Don't be silly. The conversation is about moderate Muslims, not the extremists. And the point is that there ARE some moderate Muslims who aren't being heard.

Moderate Muslims who are out there, bravely defying extremists who might want to kill them for disagreeing with them, don't need "help" from folks like you who insinuate that they aren't TRUE Muslims. I'm sure they can get plenty of that from the Islamofascists out there.

We aren't (I hope to God) going to try to wipe Islam off the face of the earth, and we couldn't even if some crazies out there tried, so for the sake of peace, we need to do our best to support those who choose to live and teach Islam as a religion of peace.

 
At 8:48 AM, Anonymous Red Dirt said...

Oh, I'm sorry. I thought the discussion was about snidely equating American Christians with Islamist terrorists. My bad. I guess I was confused, too, because I thought Chase was pointing out that "moderate" Muslims -- if they really exist in any large number -- aren't being heard because they either don't care to make themselves heard, or they are in an extremely distinct minority within their faith -- a faith born in blood and conquest.

 
At 10:54 AM, Blogger Cassandra D said...

What you point out is very important,Red Dirt, and perhaps could be the beginning of meaningful discussions on a broader front within our country and the world. Perhaps if we make it completely clear that we are NOT comparing the relative evil of various religious extremists, but rather are discussing ways for tolerant and peace-loving people within all religions to be heard, we may make some headway in bringing about a more peaceful and tolerant world.

 
At 7:30 PM, Anonymous Red Dirt said...

Well on that note, here is perhaps a more productive and less-vitriolic question from yours truly, an open-ended query seeking meaningful response: Chase recently posted a jpg of the magazine cover with Kanye West posing as Christ. Though the magazine cover was clearly sacrireligious, what is the particular quality of American Christians that this magazine cover notably did NOT spark widespread violent protests, rioting and the torching of the magazine offices, in contrast to the violence in the Muslim world over an editorial cartoon?

 
At 4:41 PM, Blogger Cassandra D said...

A big part of the cartoon story is the response of the West. Is not showing the cartoon "sensitivity" or "caving in to a bully"?

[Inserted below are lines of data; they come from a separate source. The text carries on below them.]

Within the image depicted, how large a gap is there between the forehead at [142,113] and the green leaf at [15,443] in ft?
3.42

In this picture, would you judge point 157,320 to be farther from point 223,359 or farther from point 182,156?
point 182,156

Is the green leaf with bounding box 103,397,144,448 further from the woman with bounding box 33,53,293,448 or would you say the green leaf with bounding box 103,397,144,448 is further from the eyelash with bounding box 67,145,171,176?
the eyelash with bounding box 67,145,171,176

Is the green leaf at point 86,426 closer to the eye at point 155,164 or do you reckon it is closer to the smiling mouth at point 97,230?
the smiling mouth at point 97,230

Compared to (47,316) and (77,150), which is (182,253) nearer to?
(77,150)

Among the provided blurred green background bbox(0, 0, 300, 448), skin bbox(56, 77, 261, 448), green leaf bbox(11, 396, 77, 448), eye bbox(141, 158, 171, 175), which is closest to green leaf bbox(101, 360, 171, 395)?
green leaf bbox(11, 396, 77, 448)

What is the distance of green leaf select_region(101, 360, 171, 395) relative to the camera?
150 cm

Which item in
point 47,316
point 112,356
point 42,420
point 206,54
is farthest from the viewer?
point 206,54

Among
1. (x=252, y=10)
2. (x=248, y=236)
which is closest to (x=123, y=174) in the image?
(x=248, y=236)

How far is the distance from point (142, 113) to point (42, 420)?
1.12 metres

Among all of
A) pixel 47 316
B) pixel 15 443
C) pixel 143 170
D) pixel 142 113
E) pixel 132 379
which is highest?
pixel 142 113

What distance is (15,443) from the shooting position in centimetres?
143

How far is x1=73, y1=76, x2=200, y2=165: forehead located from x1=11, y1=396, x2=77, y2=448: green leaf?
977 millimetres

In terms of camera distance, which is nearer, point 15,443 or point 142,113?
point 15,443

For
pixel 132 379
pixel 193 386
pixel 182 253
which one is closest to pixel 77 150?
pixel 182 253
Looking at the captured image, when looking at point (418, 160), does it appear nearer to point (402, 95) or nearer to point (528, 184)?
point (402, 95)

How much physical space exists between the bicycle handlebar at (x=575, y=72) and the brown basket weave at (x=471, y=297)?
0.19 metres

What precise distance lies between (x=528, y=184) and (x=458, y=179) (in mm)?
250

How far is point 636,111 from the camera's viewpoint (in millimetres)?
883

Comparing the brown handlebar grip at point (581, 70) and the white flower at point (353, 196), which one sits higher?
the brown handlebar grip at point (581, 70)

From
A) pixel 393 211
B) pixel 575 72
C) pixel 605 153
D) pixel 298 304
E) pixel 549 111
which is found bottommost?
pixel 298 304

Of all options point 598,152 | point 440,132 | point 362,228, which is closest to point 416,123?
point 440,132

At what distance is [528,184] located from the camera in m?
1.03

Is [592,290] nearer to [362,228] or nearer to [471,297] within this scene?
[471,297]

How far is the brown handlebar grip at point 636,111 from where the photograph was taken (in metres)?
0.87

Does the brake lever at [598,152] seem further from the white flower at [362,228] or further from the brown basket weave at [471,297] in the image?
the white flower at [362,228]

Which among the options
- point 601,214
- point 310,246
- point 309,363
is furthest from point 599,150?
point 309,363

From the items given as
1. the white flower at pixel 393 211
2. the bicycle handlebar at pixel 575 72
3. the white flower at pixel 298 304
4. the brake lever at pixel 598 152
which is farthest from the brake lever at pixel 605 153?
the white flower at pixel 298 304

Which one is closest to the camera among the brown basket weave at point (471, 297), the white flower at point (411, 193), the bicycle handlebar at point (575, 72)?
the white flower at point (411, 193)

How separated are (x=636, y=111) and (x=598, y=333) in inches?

A Danish perspective was articulated on Andrew Sullivan's blog:
http://time.blogs.com/daily_dish/2006/02/email_of_the_da_8.html

 
At 9:40 AM, Anonymous Red Dirt said...

Cassandra, a recent columnist suggests that it's not only caving in to not show the cartoon, but coming awfully close to dhimmitude.

Closer to home, here's what the Tulsa World's new Pulitzer-Prize-winning editorial cartoonist Doug Marlette had to say about the subject in today's edition of the newspaper...

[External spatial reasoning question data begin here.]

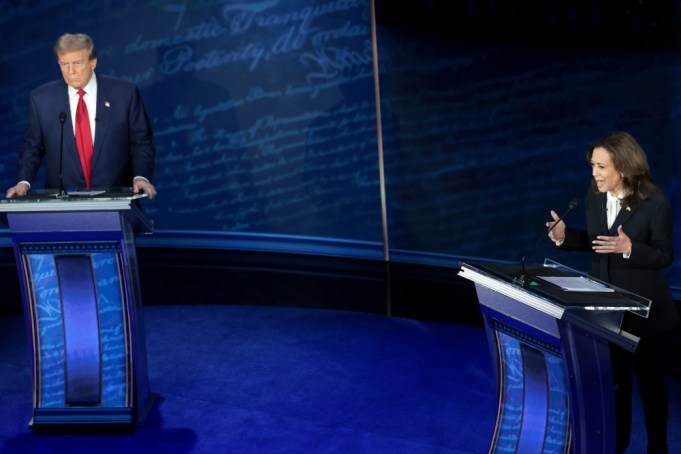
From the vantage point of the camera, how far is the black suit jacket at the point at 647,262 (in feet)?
8.86

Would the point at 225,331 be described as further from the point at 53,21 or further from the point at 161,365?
the point at 53,21

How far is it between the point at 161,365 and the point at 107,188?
4.14 feet

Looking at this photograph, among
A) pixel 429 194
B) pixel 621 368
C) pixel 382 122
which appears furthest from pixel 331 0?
pixel 621 368

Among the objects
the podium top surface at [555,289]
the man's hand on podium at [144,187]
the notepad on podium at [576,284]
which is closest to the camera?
the podium top surface at [555,289]

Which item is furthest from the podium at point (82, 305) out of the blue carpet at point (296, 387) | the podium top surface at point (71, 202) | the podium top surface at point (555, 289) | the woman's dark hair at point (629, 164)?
the woman's dark hair at point (629, 164)

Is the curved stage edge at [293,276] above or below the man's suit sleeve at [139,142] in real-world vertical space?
below

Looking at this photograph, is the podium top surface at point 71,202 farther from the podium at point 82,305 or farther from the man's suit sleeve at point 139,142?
the man's suit sleeve at point 139,142

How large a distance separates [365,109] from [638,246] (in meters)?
4.00

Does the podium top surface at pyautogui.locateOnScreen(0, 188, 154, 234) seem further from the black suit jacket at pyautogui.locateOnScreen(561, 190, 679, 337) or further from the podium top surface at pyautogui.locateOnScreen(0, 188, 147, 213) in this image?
the black suit jacket at pyautogui.locateOnScreen(561, 190, 679, 337)

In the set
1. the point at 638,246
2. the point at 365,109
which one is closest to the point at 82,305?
the point at 638,246

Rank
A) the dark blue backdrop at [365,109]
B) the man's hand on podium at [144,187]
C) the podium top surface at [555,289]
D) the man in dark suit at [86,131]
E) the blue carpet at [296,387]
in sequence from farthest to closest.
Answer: the dark blue backdrop at [365,109] → the man in dark suit at [86,131] → the blue carpet at [296,387] → the man's hand on podium at [144,187] → the podium top surface at [555,289]

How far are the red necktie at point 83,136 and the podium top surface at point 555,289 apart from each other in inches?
66.2

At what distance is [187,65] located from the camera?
7.04 m

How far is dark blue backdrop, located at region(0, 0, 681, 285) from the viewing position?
5328 mm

"Roman Catholics, Protestants and Jews react to cartoons they consider insensitive," Marlette said, "but they don't take to the streets and start burning things."

Thanks, Doug. Couldn't have said it better or more succinctly.

Along those same lines, a "United Against Incitement" rally was held in London to presumably demonstrate that there are moderate Muslims. Unfortunately, it devolved into -- what else? -- an opportunity for more incitement over the cartoon.